The electromagnetic spectrum is the collection of all possible frequencies of electromagnetic waves, which we commonly refer too as light.


The table's caption
Type of wave Frequency range Wavelength Range
Radio Waves 300 GHz to as low as 3 kHz, 1 millimeter to 100 kilometers
Microwaves (0.3 to 300) GHz 1 mm to 1 m
Infrared 300 GHZ to 430 THz
Visible Light (430–790 THz 390 to 700 nm
UV 750 THz to 30,000 THz 10 to 400 nm
Xray
Gamma

Electromagnetic waves have many different properties, and one of the most interesting ones is the property of duality. As asserted by the double-slit experiment (one of the experiments that inspired quantum mechanics), electromagnetic waves behave like both particles and waves, depending on the experiment being used to identify it. If an experiment tries to detect light as a particle, it will. If an experiment tries to detect light as a wave, it also will. For example, if we were to make a barrier with two extremely small slits in it, so that light could pass through, then shined a source of light on it, a detector on the other side would detect a series of lines, even in places that were not behind the slit.
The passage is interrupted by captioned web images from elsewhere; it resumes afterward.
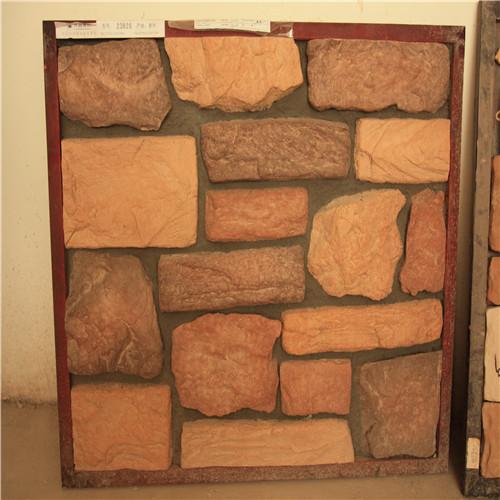 佛山文化砖厂家直销博鳌建材中国十大品牌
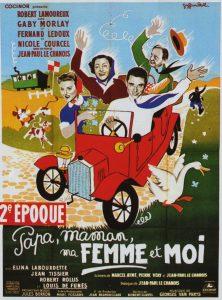 """Affiche du film français """"Papa, maman, ma femme et moi"""" de Jean-Paul Le Chanois (1956)"""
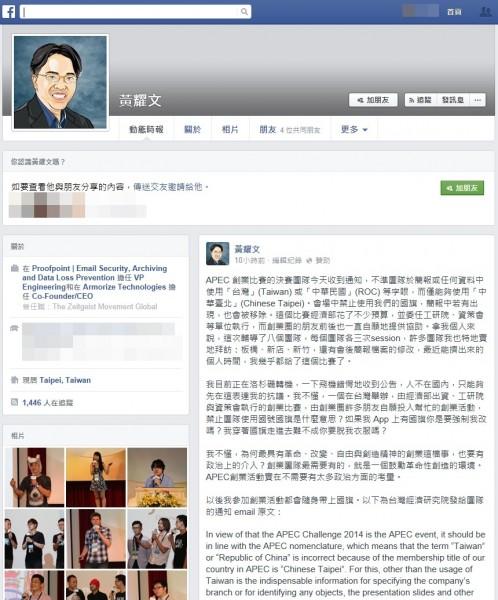 APEC創業賽 台經院:隊名可用「台灣」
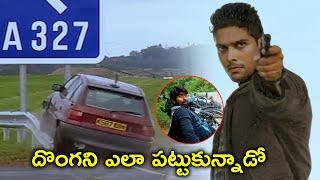 దొంగని ఎలా పట్టుకున్నాడో   2021 Telugu Movie Scenes   Vaikuntapali Movie
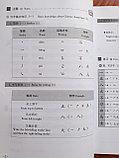 Курс китайского языка. Чтение. Том 1, фото 5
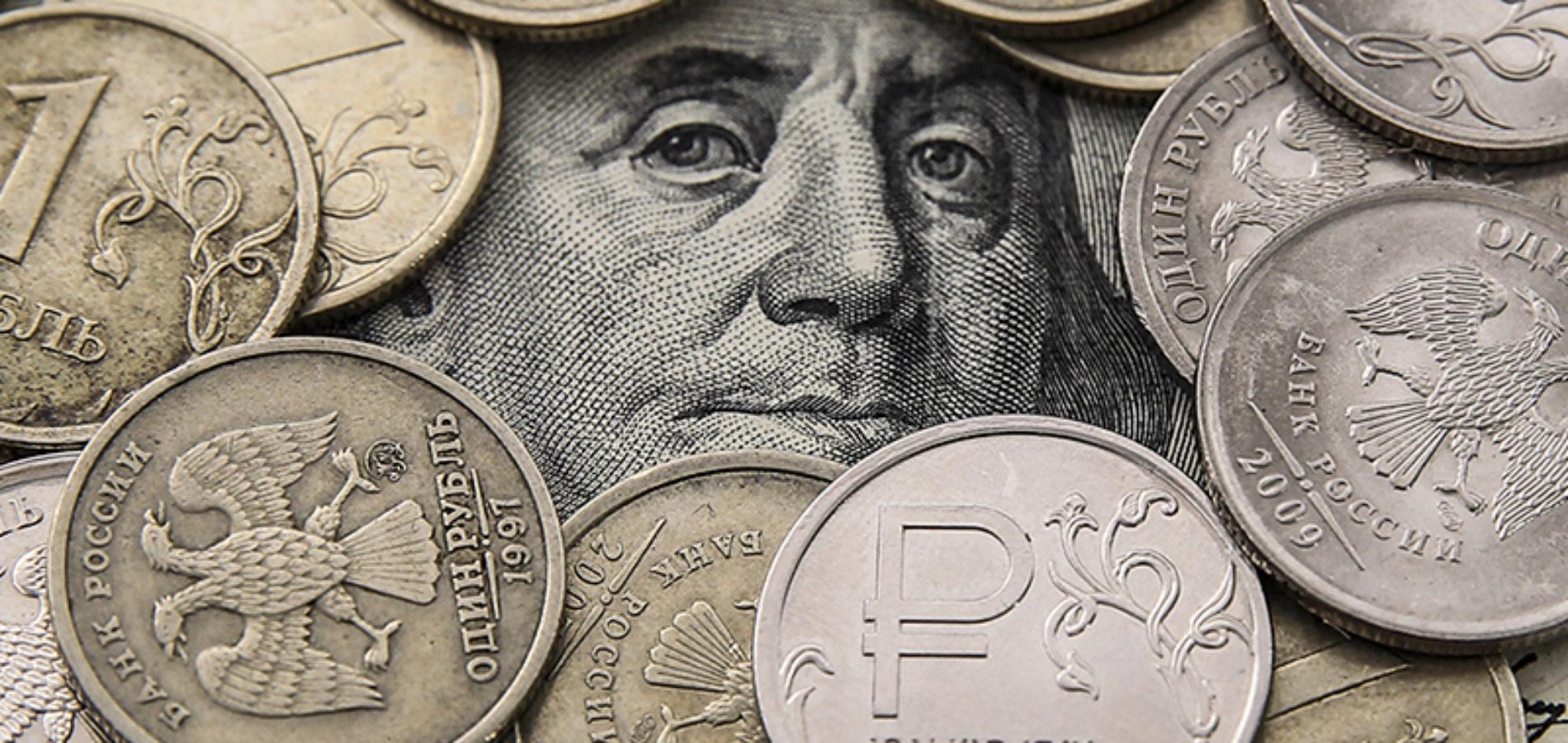Столыпинский клуб предложил новый инструмент для закрытия дефицита бюджета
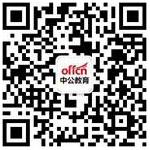 中公教育官方微信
This can only lead to the conclusion that the detector was detecting an interference pattern. On the other hand, if we shine light onto a polished piece of metal, we find that it generates current. This should only be possible if light is a particle.

One famous equation describing the energy of light is $E = hf$, where $E$ is the energy of the light, $h$ is Planck's constant and $f$ is the frequency of the light.